◆ Problem to solve
Read the market report below and decide whether each statement agrees with it: 1. Shares of Angang Steel Co. fell 3.7%. 2. Shares of Poly Real Estate went up. 3. The Hang Seng index ended the session higher. For each, answer yes or no and quote the words from the market report that decide it.

◆ Source text

- - - - -

Steel makers were lower, with Angang Steel Co. lead declines, sliding 3.7% to 2.84 yuan, after the China Banking Regulatory Commission has issued a statement asking banks to report exposure to iron ore import financing and warned them about the risks.

Property developers shares declined, with Poly Real Estate lead losses, retreating 3% to 7.55 yuan after the Shanghai Morning Post reported that he purchase price for homes in a Shanghai development called Yulong mansions in the Pudong new area was cut by 28%.

In Hong Kong, shares in city's market finished the session in negative territory, on concern about heightening tensions between western powers and Russia over Ukraine. Meanwhile, selloff pressure mounted on tracking steep fall in the Mainland bourses. The benchmark Hang Seng index declined 0.3% to 22132.53, while Hang Seng China Enterprises Index dropped 0.3% to 9770.10.

- - - - -

◆ Data
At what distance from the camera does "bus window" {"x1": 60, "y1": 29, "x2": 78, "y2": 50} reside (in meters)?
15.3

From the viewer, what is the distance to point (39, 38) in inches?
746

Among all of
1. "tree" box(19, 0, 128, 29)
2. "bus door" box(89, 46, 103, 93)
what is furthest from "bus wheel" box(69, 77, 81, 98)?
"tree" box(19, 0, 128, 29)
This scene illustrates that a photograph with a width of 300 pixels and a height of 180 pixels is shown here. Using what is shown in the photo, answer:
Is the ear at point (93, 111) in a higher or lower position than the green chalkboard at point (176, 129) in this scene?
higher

- - - - -

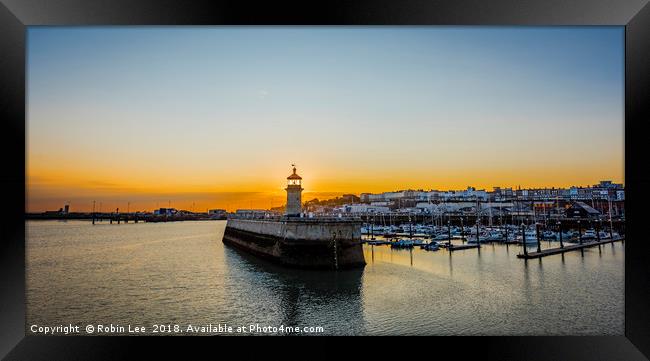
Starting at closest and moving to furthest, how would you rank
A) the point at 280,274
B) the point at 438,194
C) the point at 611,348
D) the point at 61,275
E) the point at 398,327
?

- - - - -

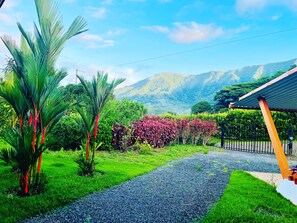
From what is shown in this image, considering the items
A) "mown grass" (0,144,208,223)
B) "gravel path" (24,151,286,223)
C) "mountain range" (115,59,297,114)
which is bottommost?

- - - - -

◆ Worked solution
1. Yes: "sliding 3.7% to 2.84 yuan"
2. No: "retreating 3% to 7.55 yuan"
3. No: "The benchmark Hang Seng index declined 0.3% to 22132.53"